--- RECORDS TO PROCESS ---

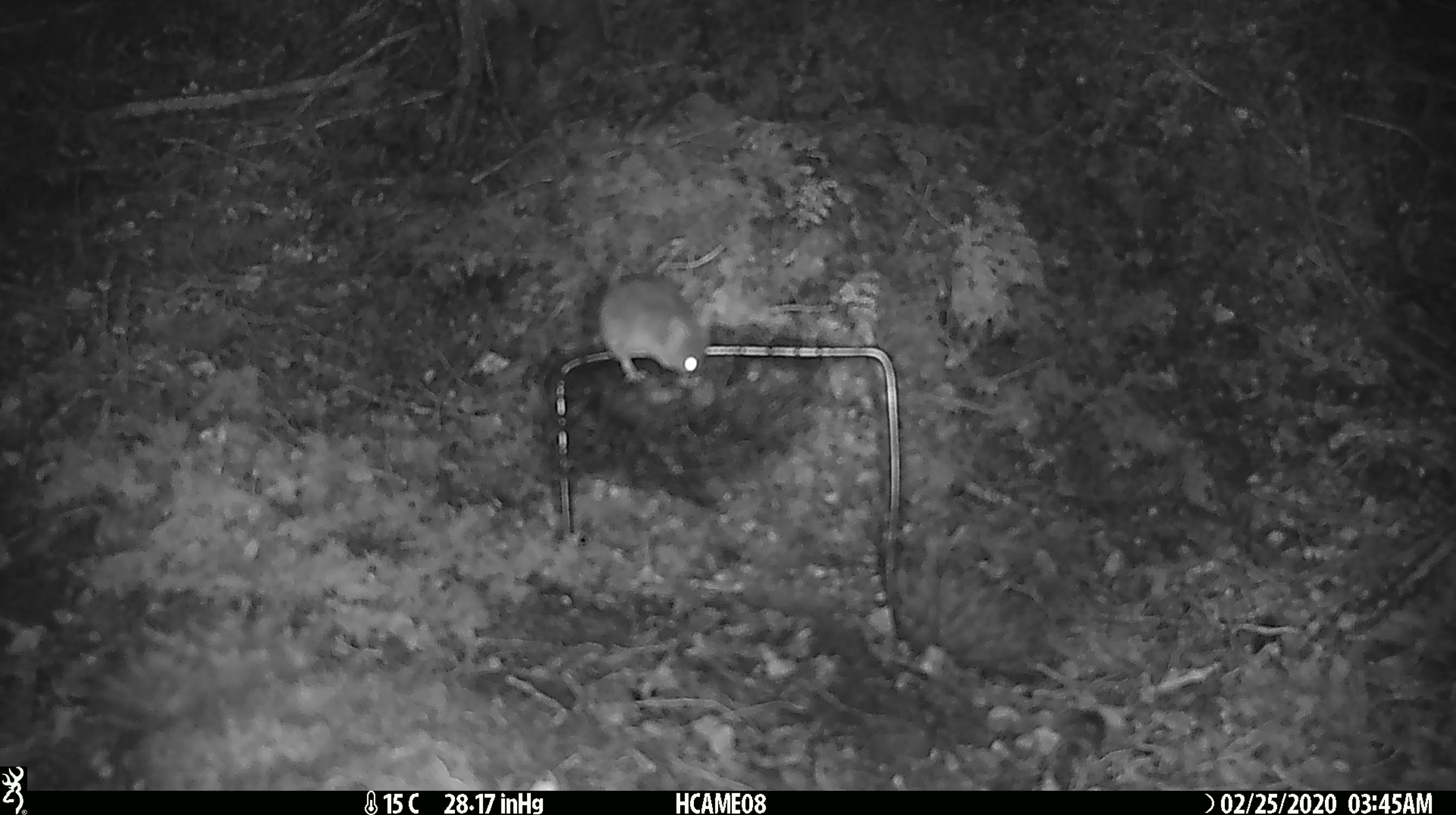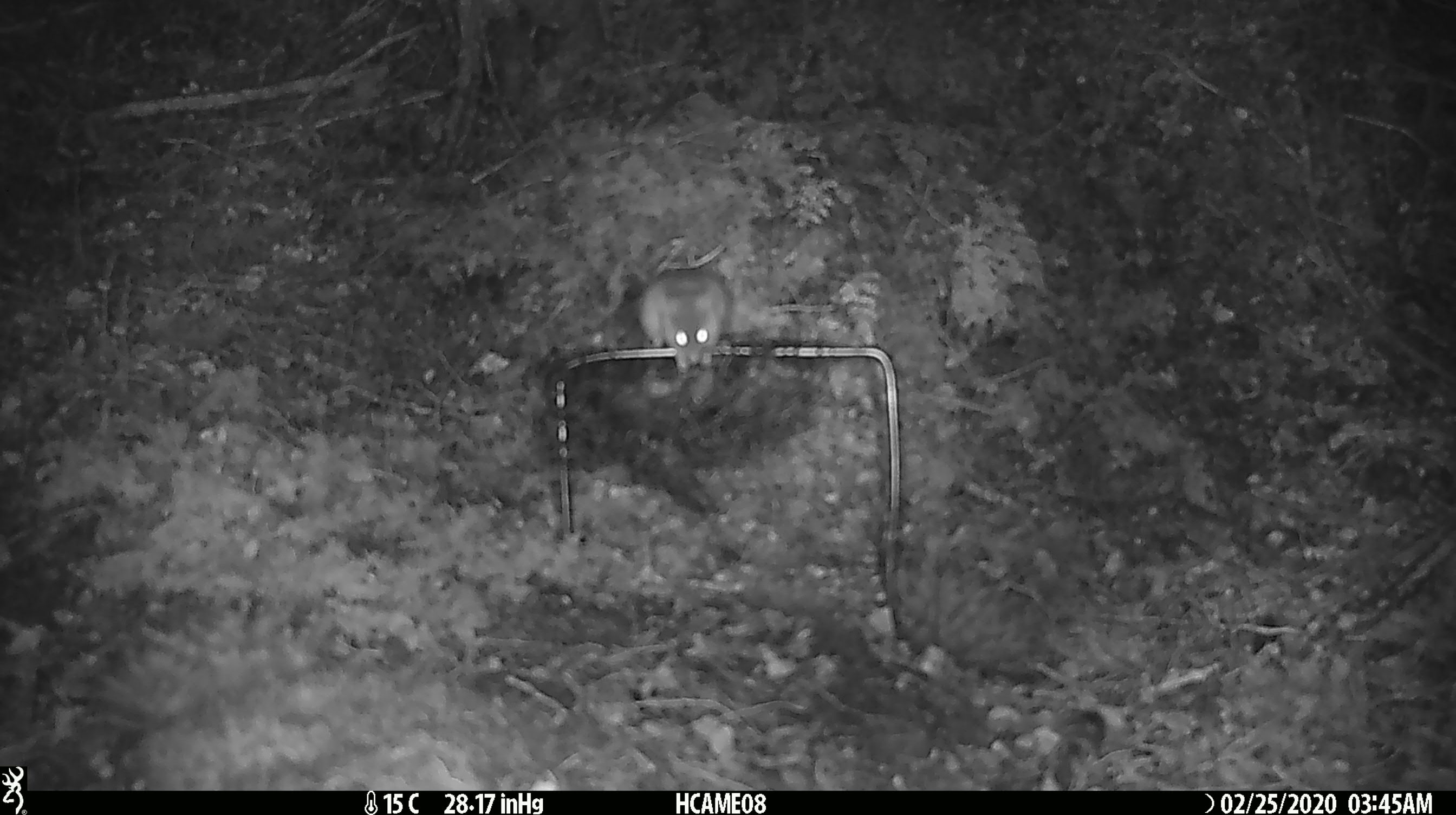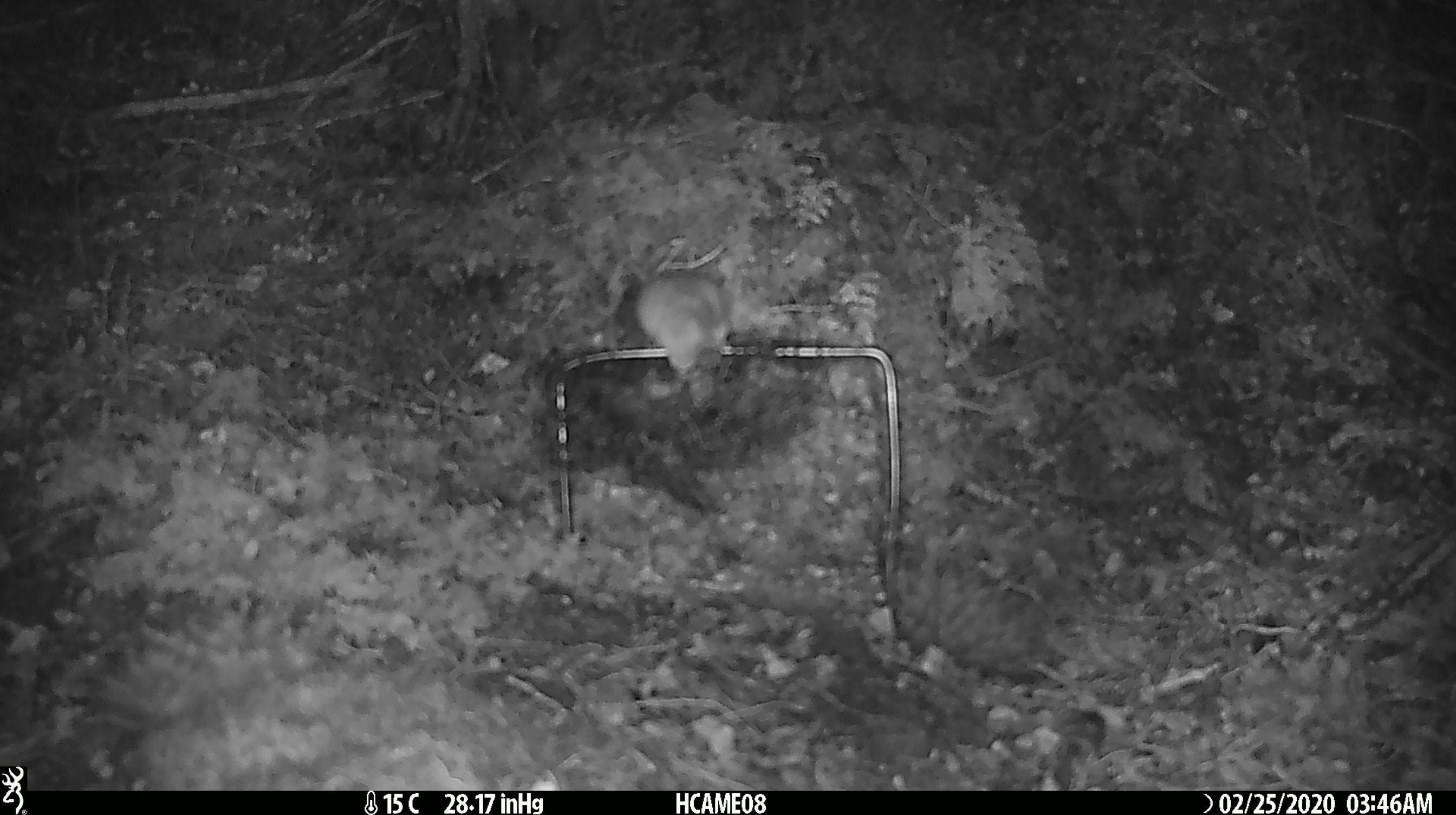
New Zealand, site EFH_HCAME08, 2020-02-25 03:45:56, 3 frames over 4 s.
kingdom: Animalia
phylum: Chordata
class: Mammalia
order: Rodentia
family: Muridae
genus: Mus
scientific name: Mus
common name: mouse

--- TASK STATEMENT ---
Please reproduce the records above exactly, omitting every picture.

--- SOLUTION TO THIS TASK ---
New Zealand, site EFH_HCAME08, 2020-02-25 03:45:56, 3 frames over 4 s.
kingdom: Animalia
phylum: Chordata
class: Mammalia
order: Rodentia
family: Muridae
genus: Mus
scientific name: Mus
common name: mouse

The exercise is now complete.